No, there is no form you need to file if you don’t meet the ACA requirements to file. So if you are not required to file, you don’t have to do anything, except, don’t file.
Who must file a 1095-C?
Employers that have 50 or more employees and offer health insurance to their employees either as fully-insured or self-insured, must file form 1095-C.
What if you have a two-year project? Is that too long to be considered an IC?
So this answer is again the same as the previous two questions — sometimes you may have a project that lasts a longer amount of time but it’s still temporary. As long as you again are protecting yourself by having an independent contractor agreement and making sure the other factors show an independent contractor relationship, you may still be fine with your classification.
What is the filing deadline?
Well there are actually two filing deadlines that you need to pay attention to if you are required to file ACA forms.
The first deadline is providing employees their copy of the form — which is January 31. You need to make sure if you are mailing form copies that they are post-marked 1/31 and if handing them out, you need to have them in your employees hands by 1/31.
The second deadline is for filing to the IRS — for employers that are filing paper copies, the deadline is Feb. 28. And if you are filing electronically, then the deadline is April 2. So you get an extra month for filing electronically which can be a big advantage.
But you want to keep in mind that if you have 250 or more forms to file, then you MUST file electronically.
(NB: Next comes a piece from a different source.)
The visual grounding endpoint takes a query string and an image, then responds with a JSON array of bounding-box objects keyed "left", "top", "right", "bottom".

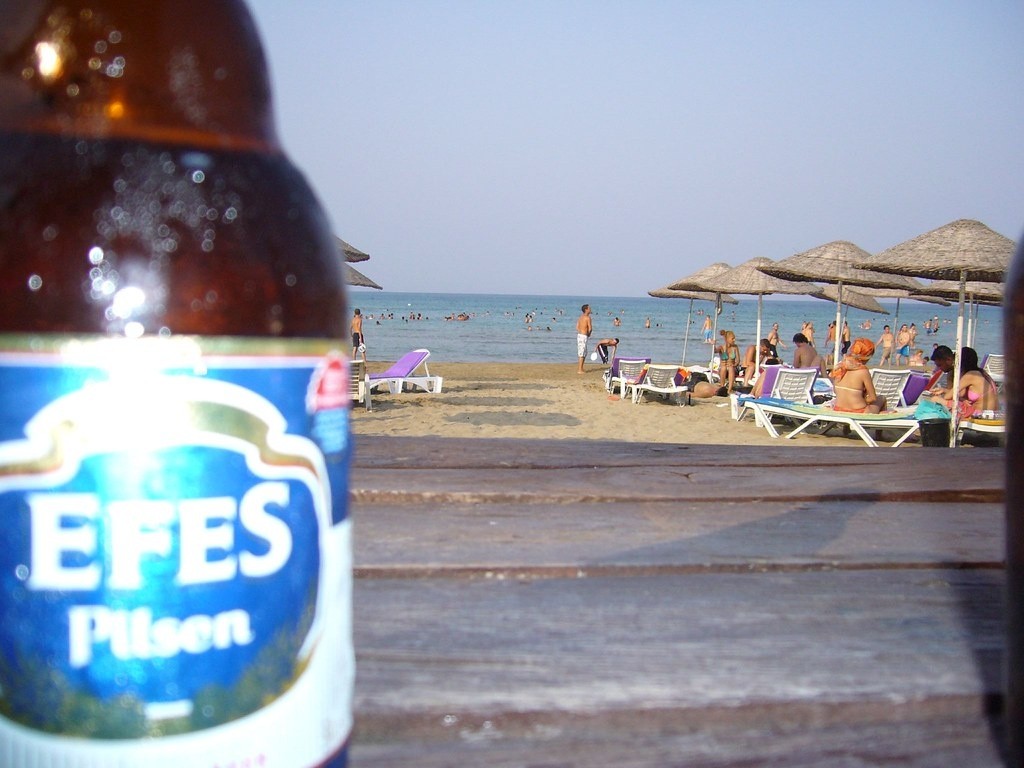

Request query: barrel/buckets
[{"left": 918, "top": 419, "right": 950, "bottom": 448}]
You do not have an option to paper file.
If employers have until 4/2 to file their ACA forms electronically, then does that mean employees 1040 forms are not accepted by the IRS until that time?
No. If an employer decides or even has to file electronically because they have 250 or more forms to file, it does not mean their employees have to wait to file their own personal tax returns. Remember, the deadline to furnish the form copy to your employees is 1/31, so once they receive their copy and have their health coverage information, they can proceed to file their personal taxes.
Do the FTEs receive a 1095-C form? And if so, how do we determine who to send it to?
This is a great question, because FTEs can be confusing. But the answer is no. Your FTEs are actually a combination of part-time employees that have an accumulated number of hours that equal up to a full-time employee. So really it’s more than one employee that equals an FTE and there would be no way to determine who to send it to. Your part-time employees that equal up to an FTE are only used to calculate whether you are an ALE or not, you do not need to file a form for them, unless they were full-time in your company at any point in the filing year.
What code is entered on Form 1095-C, line 14 and Line 16, the Section 4980H Safe Harbor and Other Relief, when a full-time employee who is offered coverage either does not enroll or waives the coverage?
There is no specific code that is entered on either line 14 or line 16 of Form 1095-C to indicate that a full-time employee is offered coverage but did not enroll. If a full-time employee has an offer of coverage, the ALE Member enters the applicable indicator code on line 14 to report what type of coverage the employee was offered. The ALE Member may use line 16 to report that it qualifies for a safe harbor or other relief under section 4980H(b) for a given month. The Instructions for Forms 1094-C and 1095-C explain when an ALE Member may enter a code on line 16.
I know you mentioned Safe Harbor in the webinar, but can you explain it in more detail?
In order to determine whether affordable coverage is offered to employees, the IRS has provided three methods, that are termed as “safe harbor” in which the employer can use one of these methods to estimate an employee’s income using information that the employer has. If an employer can then satisfy the affordability requirement by using any of these safe harbor methods, the offer of coverage would then be considered affordable under the employer requirements.